I picked the first ripe one for the season, sliced it, and dressed it with some EVOO, some good balsamic vinegar, some basil (Italian and Holy), and some fresh black pepper. No salt. My friend Joan and I ate a plate of them, and the taste was orgasmic. It reminded us both of what fresh means.  Later I had some at my friends John and Mark’s house with Mozz and bruschetta.  Then again at my house with cukes and dill and green onion, and yet again just alone with basil.  What’d summer be without ’em?

Fresh Tomatoes and Basil

Tomato and Mozz on bruschetta

Tomatoes and Cuke salad

Fresh does not mean the opposite of frozen. In this case, it means these tomatoes served as simply as possible, as we did at first. Fresh means you pick your zucchini, slice it, and grill it within an hour after it was picked. Fresh means you pick some golden raspberries of a kind that are too fragile to ship, and throw them on some homemade waffles.
I’m growing my tomatoes in barrels and planters this year.  At their size now, they require watering and tending every day; I can’t go on a day’s vacation without fear they’ll dry out or get knocked over by a wind or storm.

Tomato in barrel

That’s true love & homegrown tomatoes.

Mesclun is Not a Drug

April 24, 2009

I planted some mesclun (salad mix) seeds five weeks ago, a bit early perhaps, and they seemed to take forever to sprout. I’m impatient, but coaxing them is useless. Giving plant food to seeds is overkill.

Mesclun is a French dialect word meaning “mix”, so technically “mesclun mix” is redundant, but it’s not any worse than “PIN number”. Such is language use.

My “gourmet” mix includes green and red lettuces, arugula, curly endive, Russian kale. The combinations vary from seed company to seed company; read the labels. There is usually a combination of lettuces and bitter greens, and some curly something-or-other to make it look “gourmet.” They’re all delicious.

Anybody can grow salad, even in the city. Salad mixes can grow with less sun than summer vegetables require, and they’re perfectly happy in cool weather. Growing your own won’t replace going to the green grocer or supermarket for greens, but it’s a satisfying act to pick a few of your homegrown lettuce leaves and throw them into the salad bowl or on a sandwich.

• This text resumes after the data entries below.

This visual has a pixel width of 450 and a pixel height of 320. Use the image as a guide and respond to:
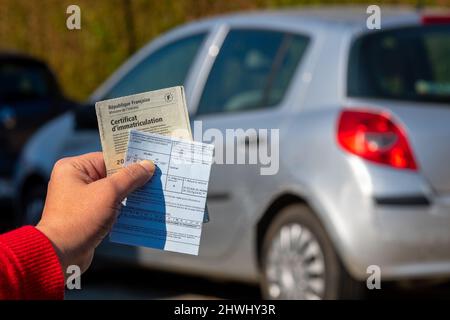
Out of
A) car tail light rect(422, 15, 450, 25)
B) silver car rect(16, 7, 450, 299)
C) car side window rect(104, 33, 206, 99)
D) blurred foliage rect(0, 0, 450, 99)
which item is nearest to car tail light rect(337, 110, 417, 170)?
silver car rect(16, 7, 450, 299)

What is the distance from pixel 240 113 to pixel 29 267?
14.3 ft

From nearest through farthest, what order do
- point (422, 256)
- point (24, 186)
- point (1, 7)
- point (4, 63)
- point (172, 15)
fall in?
point (422, 256) → point (24, 186) → point (4, 63) → point (172, 15) → point (1, 7)

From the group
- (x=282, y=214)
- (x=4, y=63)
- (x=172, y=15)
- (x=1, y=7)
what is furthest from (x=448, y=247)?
(x=1, y=7)

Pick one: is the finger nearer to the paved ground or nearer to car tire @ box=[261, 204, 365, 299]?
car tire @ box=[261, 204, 365, 299]

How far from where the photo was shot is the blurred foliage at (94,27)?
12883 mm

My mesclun babies are now about an inch and a half high, and they’ll need to be thinned soon. They’re growing in barrels so I can tend them more easily.

Annual herbs are also easy to grow in barrels, but you do need some sun, so if your condo balcony faces northwest, you’re out of luck.

But more on the mesclun as it grows up.

The salad says spring

April 9, 2009

Finally, edible green stuff is starting to spout in my yard, and I can start grazing on things for my first real spring salad. My friend Lu chides me by saying “Are you going out to get grass to eat again?” At least I know where the “grass” comes from. Does he think lettuce from Chile is any safer to eat?

Young dandelion leaves are a mildly bitter addition to my bowl (best picked before the flowers emerge), the sort of taste that radicchio or endive provides.

Violets are coming up now. The purple and white flowers are attractive and tasty, and weirdly interesting when you serve them to your friends, who wonder if you’ve lost your mind putting flowers in with the lettuce. The leaves are good, too, in moderation.

Wild onions are ubiquitous, but their taste is breath destroying; the chives and Egyptian onions that I planted are milder alliums.

I also get mache or corn salad resprouting from seeds I sprinkled about.

I love this time of year. It’s the first time I can hunt and harvest food not in a grocery store. I feel my taste buds waking up with the red buds (which are also tasty). This long cold spring is moving on finally. The salad says so.